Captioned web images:
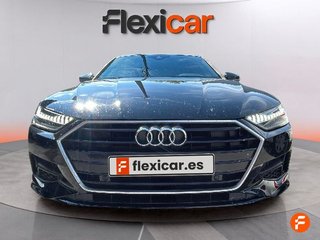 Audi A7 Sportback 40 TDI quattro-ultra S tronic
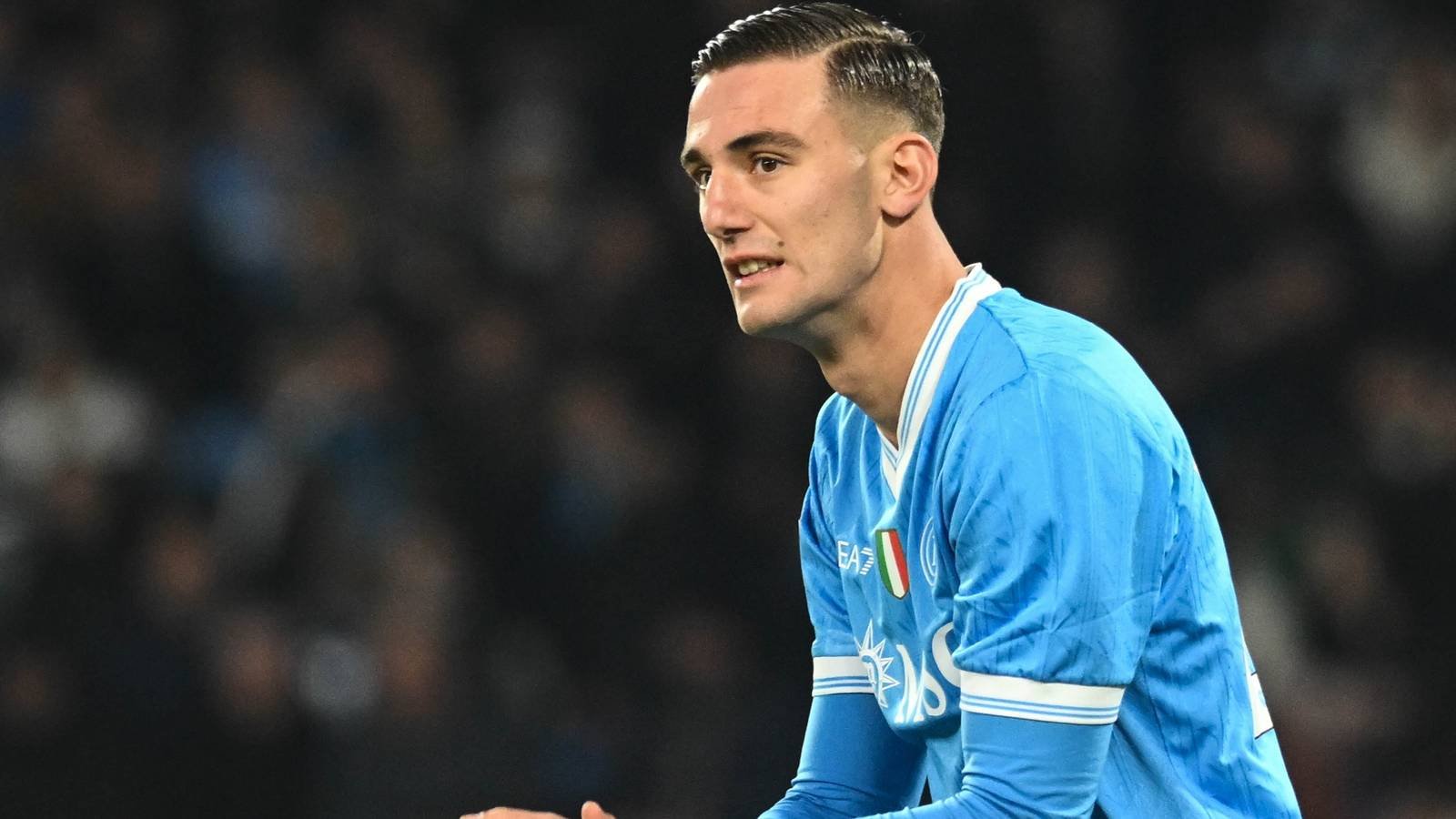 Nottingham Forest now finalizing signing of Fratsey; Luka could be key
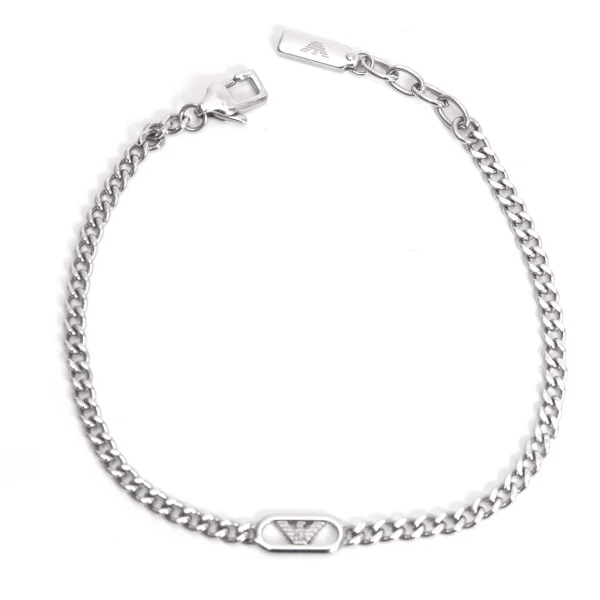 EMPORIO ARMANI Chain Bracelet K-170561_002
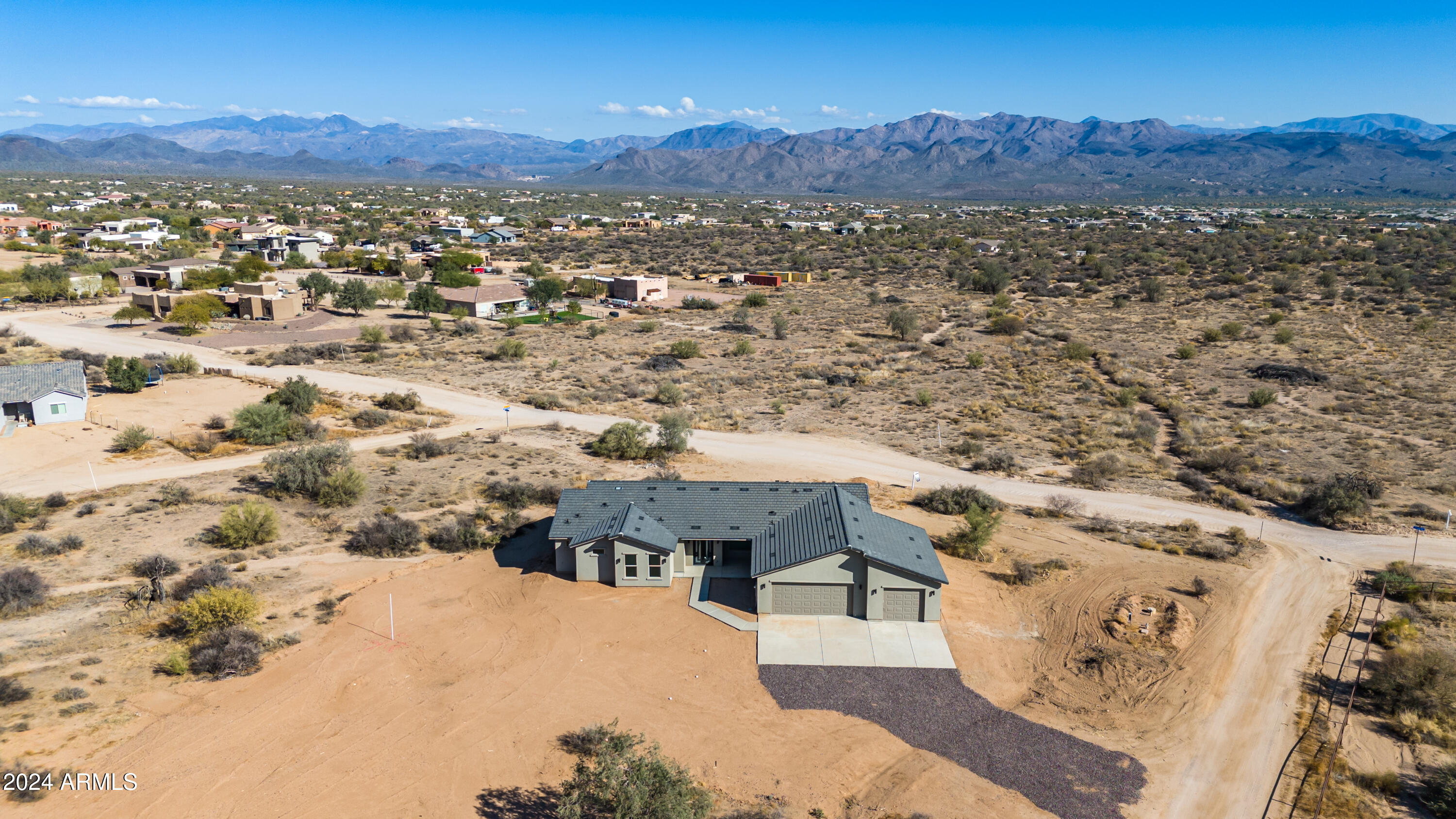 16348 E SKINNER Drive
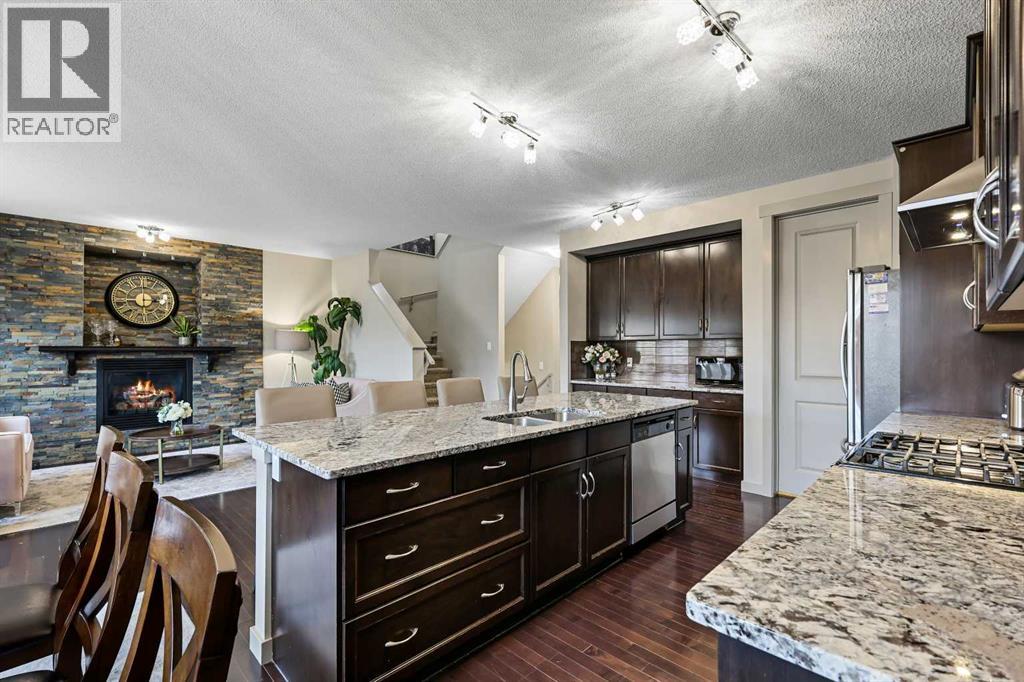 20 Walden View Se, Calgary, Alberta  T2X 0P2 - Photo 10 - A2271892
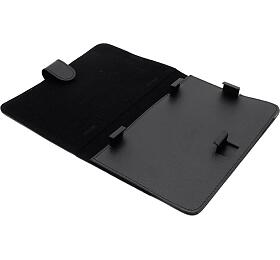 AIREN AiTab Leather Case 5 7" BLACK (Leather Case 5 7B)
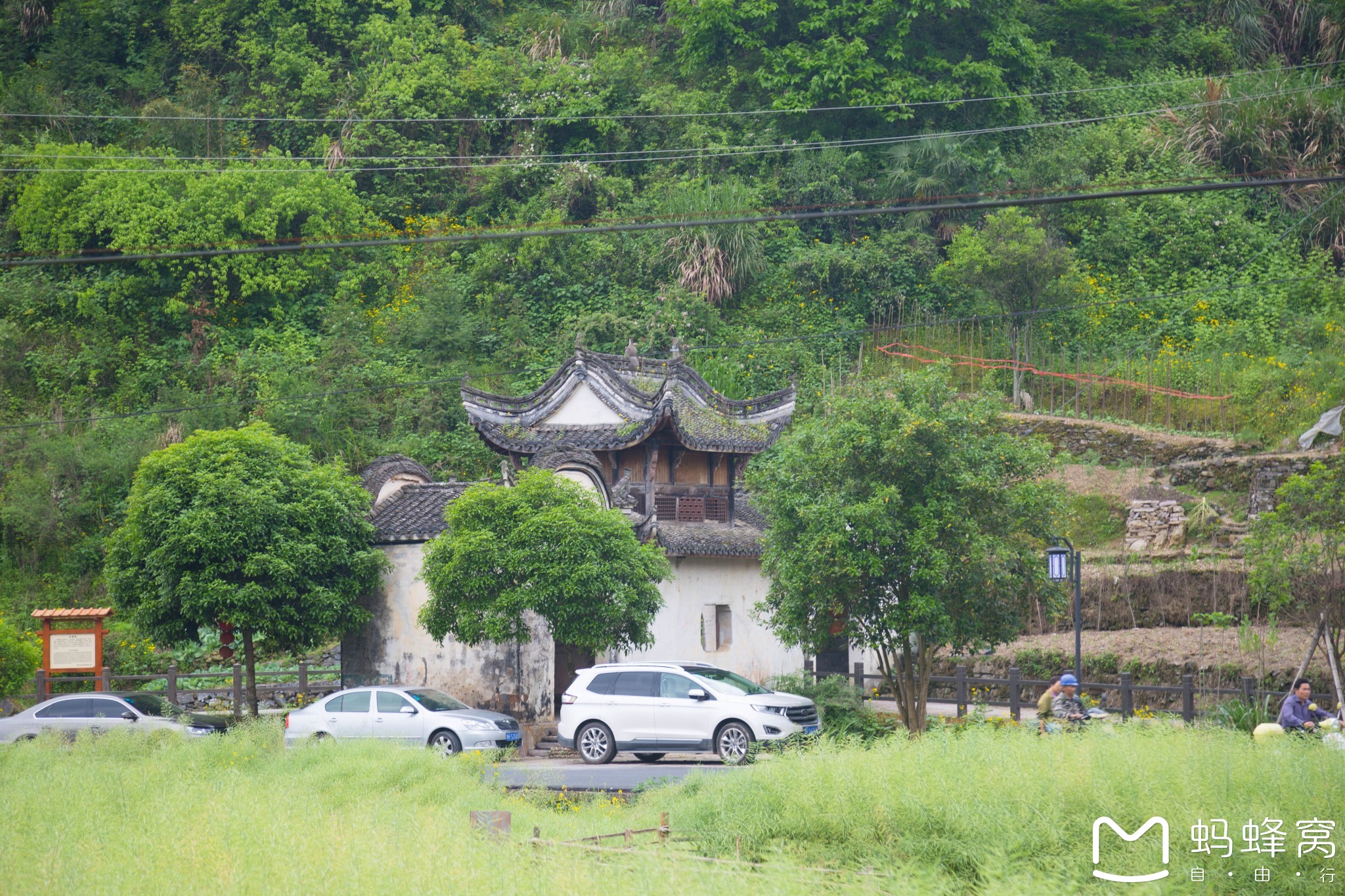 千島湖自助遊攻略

REQUIRED WORK: Once the pictures are removed, set down what remains of the entries above exactly.

OUTPUT FOR THIS EXERCISE:
 Audi A7 Sportback 40 TDI quattro-ultra S tronic
 Nottingham Forest now finalizing signing of Fratsey; Luka could be key
 EMPORIO ARMANI Chain Bracelet K-170561_002
 16348 E SKINNER Drive
 20 Walden View Se, Calgary, Alberta  T2X 0P2 - Photo 10 - A2271892
 AIREN AiTab Leather Case 5 7" BLACK (Leather Case 5 7B)
 千島湖自助遊攻略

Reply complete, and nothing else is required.